The Emperor and the Army in the Later Roman Empire, AD 235–395 by Mark Hebblewhite download in pdf, ePub, iPad
As Hebblewhite points out, those two legends came to the forefront as it implied that if the emperor had them, he could maintain his position. To maintain the bond of loyalty fides both the emperors and the potential usurpers had to keep a close relationship with the troops. During his reign, the popes Pontian and Anterus were put to death, along with the antipope Hippolytus. Also important were the honoriic and symbolic gestures each emperor made to the army in order to convince them that they and the empire could prosper only under his rule.
Nielsen Book Data Subjects. Even the most grandiose victory over a foreign or internal enemy could not assure the fides of the soldier without a tangible financial or another similar benefit. In the early empire, the emperor could perform military duties as one of his roles.
The fifth chapter addresses the panoply of visual spectacles that the ruler could use to govern and to remind the troops where their loyalty should lie. Even then, no formula or a method existed that would assure the permanent and complete loyalty of the troops for the imperial cause. It will surely be of value and importance to scholars and students of the period for many years to come.
The diversity of the broadcasting methods, which had an aim to strengthen the bond between the emperor and the army, as well the methods of their employment, are covered in the second chapter. The employment of specific strategies could help in keeping that valuable support, but only if the emperor could prove that he is capable to rule.

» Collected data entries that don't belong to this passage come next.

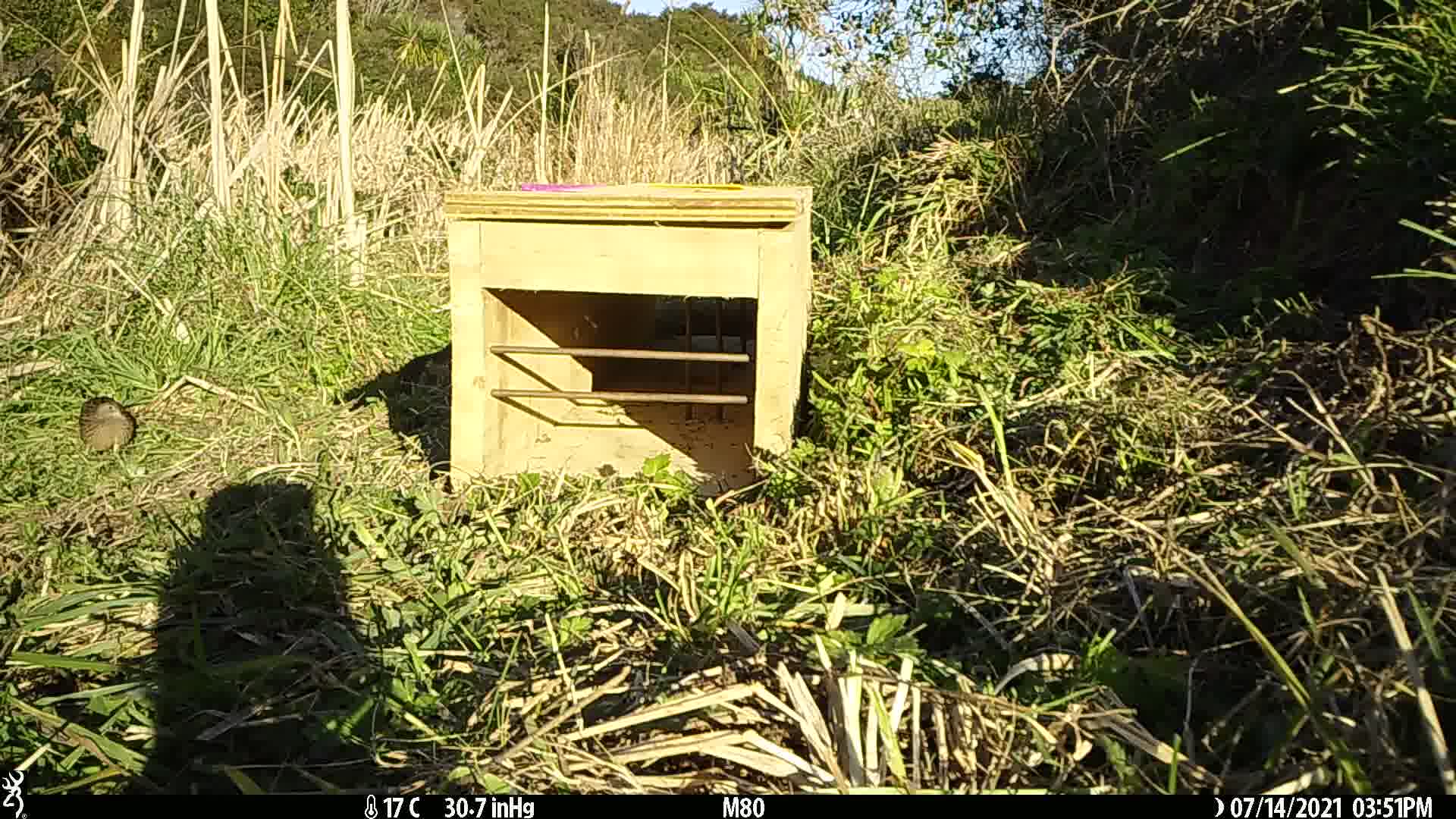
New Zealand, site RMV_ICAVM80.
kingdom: Animalia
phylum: Chordata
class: Aves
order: Galliformes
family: Phasianidae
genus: Synoicus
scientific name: Synoicus ypsilophorus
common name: brown quail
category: quail brown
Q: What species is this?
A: Quail brown (brown quail) (Synoicus ypsilophorus).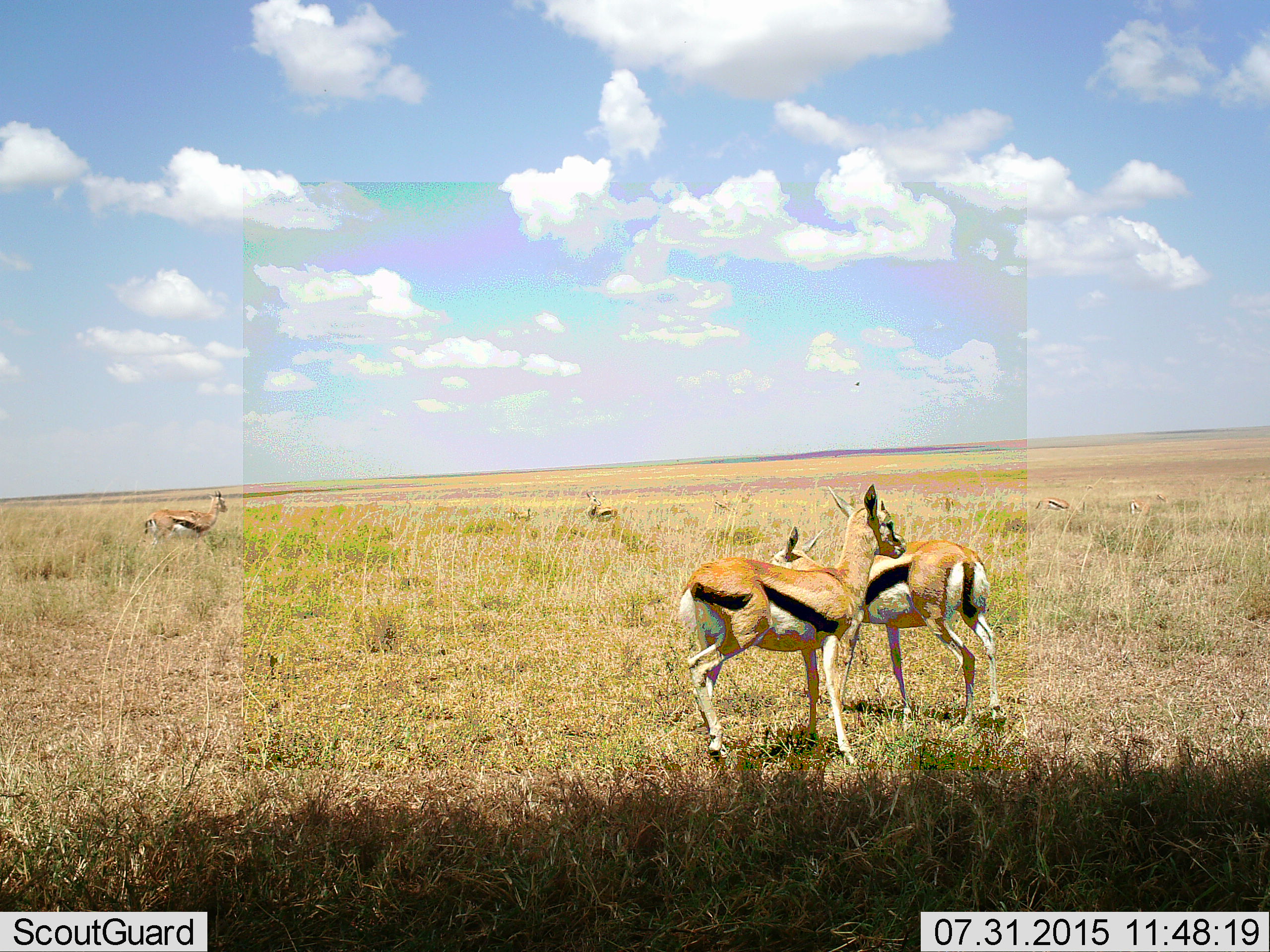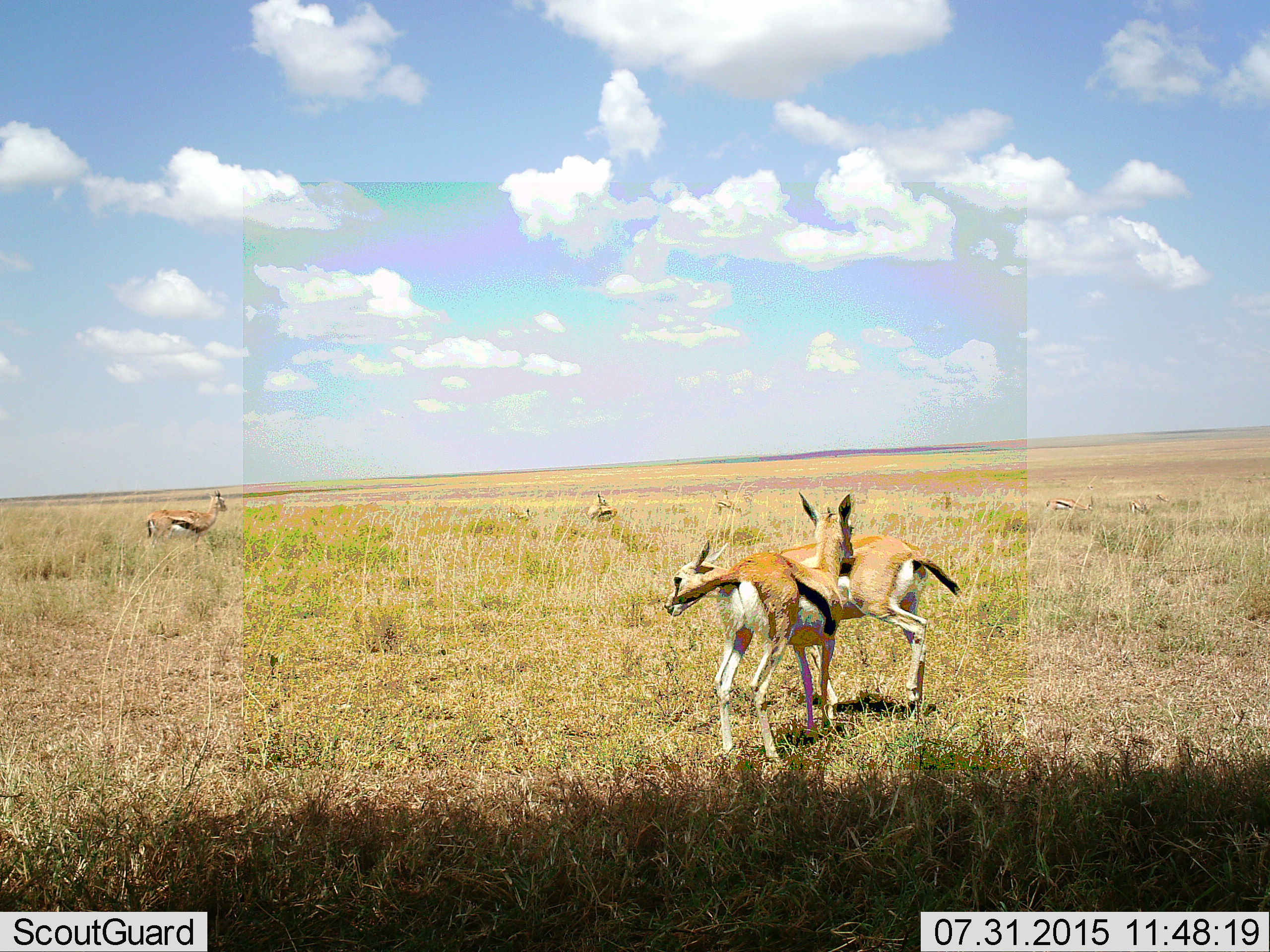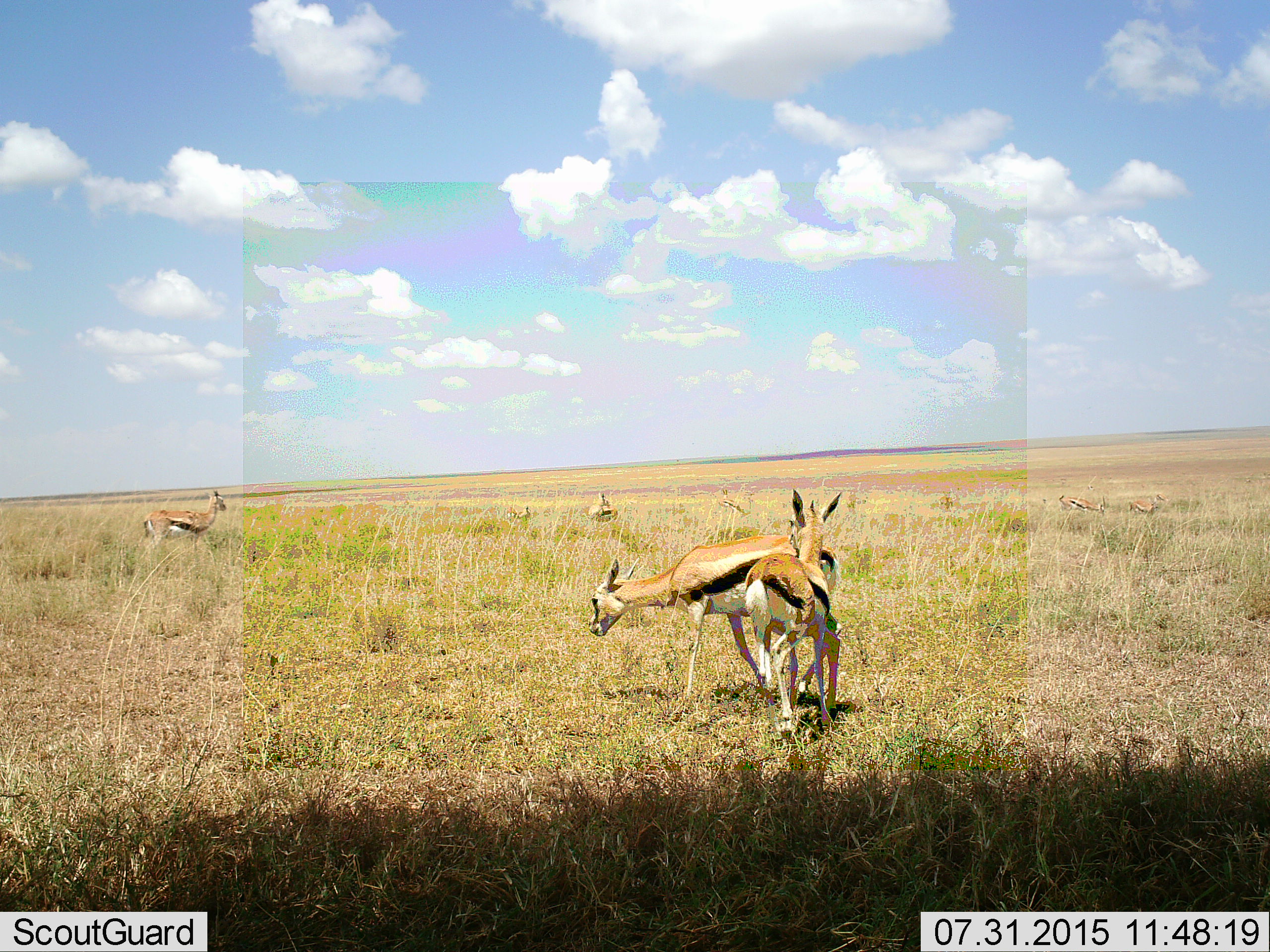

Finally, in the last chapter, Hebblewhite pays attention to the tools that the emperor could use to create a bond of symbolical identification with his fellow commilitones. Image courtesy of Classical Numismatic Group Inc. Attention was also given to strengthening the defenses of the Roman frontiers and punishing any abuses of power in the provinces. He attempted to gain the allegiance of the fortified city of Aquileia but failed and laid siege to it. Key to these eforts were imperial attempts to project the emperor as a worthy general imperator and a generous provider of military pay and beneits.